When collecting data about a population, people may be concerned if details about their personal status or health status are not secure. As such, as researchers we must take steps to ensure the security of any personal details shared with us about social interactions, vaccination status, infectious contracted, as well as the patient/participant's name, age, address etc, so that they cannot be
identified. This is often done though anonymising the data so that it cannot be attributed to an individual.
However, sometimes data breaches occur if data is not stored securely.

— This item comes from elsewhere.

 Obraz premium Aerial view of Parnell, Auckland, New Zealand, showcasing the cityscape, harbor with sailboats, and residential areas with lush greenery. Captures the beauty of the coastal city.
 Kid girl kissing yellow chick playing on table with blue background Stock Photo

This activity shows how easy it is to de-anonymise data from only a small piece of information.
How many people can you identify if Jack and Lucy's list of mutual contacts is leaked?
To teach students about how important anonymity is during data collection.

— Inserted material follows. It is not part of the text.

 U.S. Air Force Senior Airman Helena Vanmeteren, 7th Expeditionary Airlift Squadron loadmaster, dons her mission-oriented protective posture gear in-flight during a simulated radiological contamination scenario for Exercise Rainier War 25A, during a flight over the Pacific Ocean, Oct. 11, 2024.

To understand how identities can be deducted retrospectively from a data set.
To understand the importance of data security.
Activity (Small Groups)
Ask students to examine the network (on screen or printed out).
Invite students to try and de-anonymise the network, based on the leaked information of Jack and Lucy's mutual contacts.
Questions for thought:
What If we had coded the network with boys and girls?
What if a different pair of mutual links were leaked? What if only the single directional choices was leaked?
What are the dangers of being able to re-identify people in this way? Other networks may have sensitive data that people would not want to be made public. Does it matter what sort of information we are able to identify about someone?
Case Study: Governments losing data.
Personal details of every child in the UK; name, date of birth and address, along with the bank details and National Insurance numbers of the parents claiming child benefit went missing in the post in 2007.
Her Majesty's Revenue and Customs (HMRC) apologised for this loss - which was caused by a junior member of staff sending the data on 2 unencrypted discs by standard Royal Mail to an audit office elsewhere in the UK. This could potentially affect 25 million Britons, and cost £145m.
In response, the Government asked parents to remain vigilant for any suspicious behaviour on their bank account, although it may be that the full extent of the data breach is not known until all of these children reach the age of 18 and may have suffered from identity fraud.